* Texto fornecido:
Voltámos ao MU.SA-Museu das Artes de Sintra, com um tema perfeitamente ajustado ao local. Maria Etelvina Santos e João Barrento contextualizaram o tema – «As Sintras de Llansol» – esclarecendo algumas das noções-chave de M. G. Llansol importantes para compreender a sua relação com os lugares da experiência e a sua transformação em lugares-do-Texto: noções como as de «Lugar», «Paisagem», «Memória», «Figura» ou «Encontro».


Passámos um vídeo que dá a ver os lugares da deambulação pensante de Llansol, entre Colares/Praia das Maçãs/Mucifal/Penedo, e vários percursos na Vila de Sintra, com particular destaque para a Volta do Duche e de uma figura magna nela implantada, o «Grande Maior». O vídeo pode ver-se aqui:

Finalmente, e antes de uma viva conversa com o público, quatro alunas da Escola Secundária de Santa Maria (orientadas pela professora Maria Fernanda Peixoto, a quem muito agradecemos) leram durante meia hora alguns dos textos sobre esses lugares, que figuram no caderno feito para este dia: M. G. Llansol: Sintra em passo de pensamento.


Para os que não puderam ir a Sintra, transcrevemos ainda do Caderno a introdução de João Barrento:

As Sintras de Llansol
De regresso ao «país português» após vinte anos de exílio na Bélgica, Maria Gabriela Llansol parece a princípio sentir-se perdida no seu novo-velho habitat, que lhe surge «como um dado esbatido a decifrar». Estamos em 1985, a princípio, por poucos meses apenas, no Mucifal, depois em Colares, nessa primeira verdadeira casa-abrigo que recebe o nome basco de «Toki Alai», lugar onde, como nas casas da Bélgica, «se faziam ouvir os primórdios do que estava para ser». E muito foi o que nasceu nos espaços de Sintra, que o olhar de quem os escreve, no seu «passo de pensamento», transforma em verdadeiros lugares – não cenários ou objectos de descrição, mas pretextos de visões e vislumbres, de gestação de figuras e de escrita livre.

* Tarefa proposta: Por favor, enumere as noções-chave de M. G. Llansol que o texto sobre as Sintras de Llansol cita como exemplos.

* Linhas de um conjunto de dados:
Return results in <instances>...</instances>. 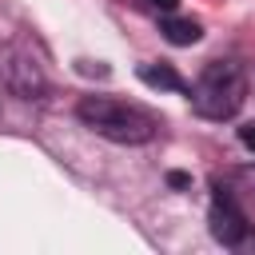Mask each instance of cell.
Instances as JSON below:
<instances>
[{
	"label": "cell",
	"instance_id": "cell-4",
	"mask_svg": "<svg viewBox=\"0 0 255 255\" xmlns=\"http://www.w3.org/2000/svg\"><path fill=\"white\" fill-rule=\"evenodd\" d=\"M4 84H8L20 100H40L44 88H48L40 64H36L28 52H12V56H8V64H4Z\"/></svg>",
	"mask_w": 255,
	"mask_h": 255
},
{
	"label": "cell",
	"instance_id": "cell-7",
	"mask_svg": "<svg viewBox=\"0 0 255 255\" xmlns=\"http://www.w3.org/2000/svg\"><path fill=\"white\" fill-rule=\"evenodd\" d=\"M143 4H147V8H151V12H163V16H167V12H175V8H179V0H143Z\"/></svg>",
	"mask_w": 255,
	"mask_h": 255
},
{
	"label": "cell",
	"instance_id": "cell-3",
	"mask_svg": "<svg viewBox=\"0 0 255 255\" xmlns=\"http://www.w3.org/2000/svg\"><path fill=\"white\" fill-rule=\"evenodd\" d=\"M207 223H211L215 243H223V247H231V251H255V231H251V223H247L243 207L235 203V195H231L223 183H215V187H211Z\"/></svg>",
	"mask_w": 255,
	"mask_h": 255
},
{
	"label": "cell",
	"instance_id": "cell-1",
	"mask_svg": "<svg viewBox=\"0 0 255 255\" xmlns=\"http://www.w3.org/2000/svg\"><path fill=\"white\" fill-rule=\"evenodd\" d=\"M76 116L84 128H92L96 135H104L112 143H147L155 135L151 112L124 104V100H112V96H84L76 104Z\"/></svg>",
	"mask_w": 255,
	"mask_h": 255
},
{
	"label": "cell",
	"instance_id": "cell-6",
	"mask_svg": "<svg viewBox=\"0 0 255 255\" xmlns=\"http://www.w3.org/2000/svg\"><path fill=\"white\" fill-rule=\"evenodd\" d=\"M135 76H139L147 88H159V92H191V88L179 80V72H175L171 64H139Z\"/></svg>",
	"mask_w": 255,
	"mask_h": 255
},
{
	"label": "cell",
	"instance_id": "cell-2",
	"mask_svg": "<svg viewBox=\"0 0 255 255\" xmlns=\"http://www.w3.org/2000/svg\"><path fill=\"white\" fill-rule=\"evenodd\" d=\"M187 100H191L195 116L223 124V120H231L243 108V100H247V76H243V68L235 60H211L199 72V80L191 84Z\"/></svg>",
	"mask_w": 255,
	"mask_h": 255
},
{
	"label": "cell",
	"instance_id": "cell-8",
	"mask_svg": "<svg viewBox=\"0 0 255 255\" xmlns=\"http://www.w3.org/2000/svg\"><path fill=\"white\" fill-rule=\"evenodd\" d=\"M239 139H243V143L255 151V124H243V128H239Z\"/></svg>",
	"mask_w": 255,
	"mask_h": 255
},
{
	"label": "cell",
	"instance_id": "cell-9",
	"mask_svg": "<svg viewBox=\"0 0 255 255\" xmlns=\"http://www.w3.org/2000/svg\"><path fill=\"white\" fill-rule=\"evenodd\" d=\"M167 179H171V187H187V175H179V171H171Z\"/></svg>",
	"mask_w": 255,
	"mask_h": 255
},
{
	"label": "cell",
	"instance_id": "cell-5",
	"mask_svg": "<svg viewBox=\"0 0 255 255\" xmlns=\"http://www.w3.org/2000/svg\"><path fill=\"white\" fill-rule=\"evenodd\" d=\"M159 32H163V40H167V44H175V48L199 44V36H203L199 20H187V16H171V12L159 20Z\"/></svg>",
	"mask_w": 255,
	"mask_h": 255
}]
</instances>
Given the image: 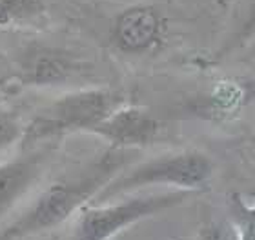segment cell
Returning <instances> with one entry per match:
<instances>
[{"mask_svg":"<svg viewBox=\"0 0 255 240\" xmlns=\"http://www.w3.org/2000/svg\"><path fill=\"white\" fill-rule=\"evenodd\" d=\"M133 159V150L110 148L77 173L55 180L18 219L0 231V240H22L60 226L88 202H93L108 182L126 169Z\"/></svg>","mask_w":255,"mask_h":240,"instance_id":"6da1fadb","label":"cell"},{"mask_svg":"<svg viewBox=\"0 0 255 240\" xmlns=\"http://www.w3.org/2000/svg\"><path fill=\"white\" fill-rule=\"evenodd\" d=\"M11 85V82L9 80H0V93H2V91H5L7 89V87H9Z\"/></svg>","mask_w":255,"mask_h":240,"instance_id":"9a60e30c","label":"cell"},{"mask_svg":"<svg viewBox=\"0 0 255 240\" xmlns=\"http://www.w3.org/2000/svg\"><path fill=\"white\" fill-rule=\"evenodd\" d=\"M46 13L44 0H0V27L40 20Z\"/></svg>","mask_w":255,"mask_h":240,"instance_id":"30bf717a","label":"cell"},{"mask_svg":"<svg viewBox=\"0 0 255 240\" xmlns=\"http://www.w3.org/2000/svg\"><path fill=\"white\" fill-rule=\"evenodd\" d=\"M16 82L27 87H55L86 75L84 60L53 44H29L16 62Z\"/></svg>","mask_w":255,"mask_h":240,"instance_id":"8992f818","label":"cell"},{"mask_svg":"<svg viewBox=\"0 0 255 240\" xmlns=\"http://www.w3.org/2000/svg\"><path fill=\"white\" fill-rule=\"evenodd\" d=\"M123 104L124 96L119 91L104 87L64 93L31 118V122L24 128L22 146L51 142L79 131L91 133L97 124H101Z\"/></svg>","mask_w":255,"mask_h":240,"instance_id":"3957f363","label":"cell"},{"mask_svg":"<svg viewBox=\"0 0 255 240\" xmlns=\"http://www.w3.org/2000/svg\"><path fill=\"white\" fill-rule=\"evenodd\" d=\"M195 240H239L232 220L206 219L197 230Z\"/></svg>","mask_w":255,"mask_h":240,"instance_id":"5bb4252c","label":"cell"},{"mask_svg":"<svg viewBox=\"0 0 255 240\" xmlns=\"http://www.w3.org/2000/svg\"><path fill=\"white\" fill-rule=\"evenodd\" d=\"M48 157L49 150L44 148L0 164V219L35 186L46 167Z\"/></svg>","mask_w":255,"mask_h":240,"instance_id":"ba28073f","label":"cell"},{"mask_svg":"<svg viewBox=\"0 0 255 240\" xmlns=\"http://www.w3.org/2000/svg\"><path fill=\"white\" fill-rule=\"evenodd\" d=\"M110 44L126 57H146L164 48L168 16L155 4H133L115 15Z\"/></svg>","mask_w":255,"mask_h":240,"instance_id":"5b68a950","label":"cell"},{"mask_svg":"<svg viewBox=\"0 0 255 240\" xmlns=\"http://www.w3.org/2000/svg\"><path fill=\"white\" fill-rule=\"evenodd\" d=\"M24 128L15 113L0 106V153L9 150L16 142H22Z\"/></svg>","mask_w":255,"mask_h":240,"instance_id":"4fadbf2b","label":"cell"},{"mask_svg":"<svg viewBox=\"0 0 255 240\" xmlns=\"http://www.w3.org/2000/svg\"><path fill=\"white\" fill-rule=\"evenodd\" d=\"M246 100V87L239 80L224 79L219 80L212 87L210 107L217 117H230L241 109Z\"/></svg>","mask_w":255,"mask_h":240,"instance_id":"9c48e42d","label":"cell"},{"mask_svg":"<svg viewBox=\"0 0 255 240\" xmlns=\"http://www.w3.org/2000/svg\"><path fill=\"white\" fill-rule=\"evenodd\" d=\"M160 133V120L148 107L123 104L97 124L91 135L106 140L110 148L138 150L151 144Z\"/></svg>","mask_w":255,"mask_h":240,"instance_id":"52a82bcc","label":"cell"},{"mask_svg":"<svg viewBox=\"0 0 255 240\" xmlns=\"http://www.w3.org/2000/svg\"><path fill=\"white\" fill-rule=\"evenodd\" d=\"M191 195V191L173 189L168 193L131 197L115 204L102 202L84 206L79 211L69 240H112L140 220L179 208L188 202Z\"/></svg>","mask_w":255,"mask_h":240,"instance_id":"277c9868","label":"cell"},{"mask_svg":"<svg viewBox=\"0 0 255 240\" xmlns=\"http://www.w3.org/2000/svg\"><path fill=\"white\" fill-rule=\"evenodd\" d=\"M252 40H255V2L250 5V9L246 11V15L239 20V24L232 29L226 40L221 44L215 59H224V57L239 51Z\"/></svg>","mask_w":255,"mask_h":240,"instance_id":"8fae6325","label":"cell"},{"mask_svg":"<svg viewBox=\"0 0 255 240\" xmlns=\"http://www.w3.org/2000/svg\"><path fill=\"white\" fill-rule=\"evenodd\" d=\"M213 171H215V162L202 150L190 148V150L166 153L123 169L93 198V204L110 202L128 193L155 186L199 193L208 187L210 180L213 178Z\"/></svg>","mask_w":255,"mask_h":240,"instance_id":"7a4b0ae2","label":"cell"},{"mask_svg":"<svg viewBox=\"0 0 255 240\" xmlns=\"http://www.w3.org/2000/svg\"><path fill=\"white\" fill-rule=\"evenodd\" d=\"M230 219L239 240H255V197L254 202L248 204L239 193H232Z\"/></svg>","mask_w":255,"mask_h":240,"instance_id":"7c38bea8","label":"cell"},{"mask_svg":"<svg viewBox=\"0 0 255 240\" xmlns=\"http://www.w3.org/2000/svg\"><path fill=\"white\" fill-rule=\"evenodd\" d=\"M248 150H250V155H252V159H254V164H255V140H252L250 142Z\"/></svg>","mask_w":255,"mask_h":240,"instance_id":"2e32d148","label":"cell"}]
</instances>
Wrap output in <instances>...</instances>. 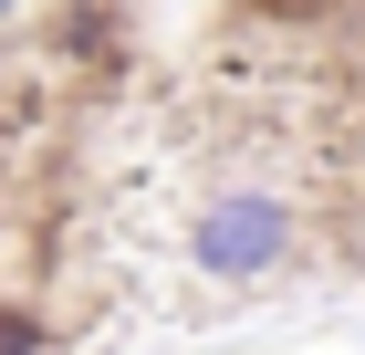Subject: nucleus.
I'll use <instances>...</instances> for the list:
<instances>
[{
    "label": "nucleus",
    "instance_id": "3",
    "mask_svg": "<svg viewBox=\"0 0 365 355\" xmlns=\"http://www.w3.org/2000/svg\"><path fill=\"white\" fill-rule=\"evenodd\" d=\"M11 11H21V0H0V21H11Z\"/></svg>",
    "mask_w": 365,
    "mask_h": 355
},
{
    "label": "nucleus",
    "instance_id": "1",
    "mask_svg": "<svg viewBox=\"0 0 365 355\" xmlns=\"http://www.w3.org/2000/svg\"><path fill=\"white\" fill-rule=\"evenodd\" d=\"M188 261H198V272H220V282L282 272V261H292V199H272V189H230V199H209V209H198V230H188Z\"/></svg>",
    "mask_w": 365,
    "mask_h": 355
},
{
    "label": "nucleus",
    "instance_id": "2",
    "mask_svg": "<svg viewBox=\"0 0 365 355\" xmlns=\"http://www.w3.org/2000/svg\"><path fill=\"white\" fill-rule=\"evenodd\" d=\"M42 334H31V314H0V355H31Z\"/></svg>",
    "mask_w": 365,
    "mask_h": 355
}]
</instances>
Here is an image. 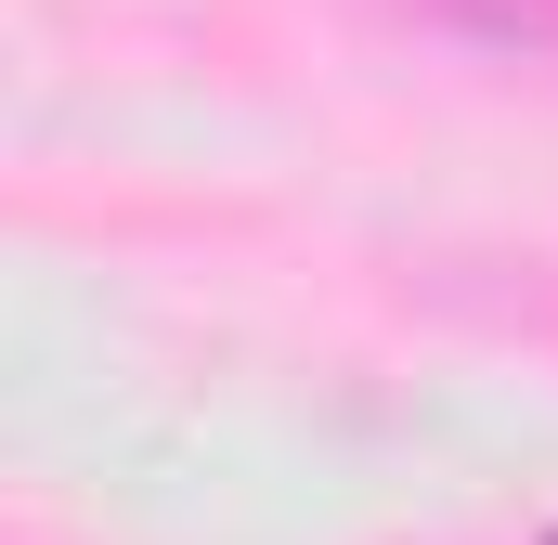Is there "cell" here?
I'll use <instances>...</instances> for the list:
<instances>
[{"label": "cell", "instance_id": "obj_2", "mask_svg": "<svg viewBox=\"0 0 558 545\" xmlns=\"http://www.w3.org/2000/svg\"><path fill=\"white\" fill-rule=\"evenodd\" d=\"M546 545H558V520H546Z\"/></svg>", "mask_w": 558, "mask_h": 545}, {"label": "cell", "instance_id": "obj_1", "mask_svg": "<svg viewBox=\"0 0 558 545\" xmlns=\"http://www.w3.org/2000/svg\"><path fill=\"white\" fill-rule=\"evenodd\" d=\"M416 13L454 39H494V52H558V0H416Z\"/></svg>", "mask_w": 558, "mask_h": 545}]
</instances>
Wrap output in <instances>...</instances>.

* Resposta abaixo: «Lugar», «Paisagem», «Memória», «Figura» e «Encontro».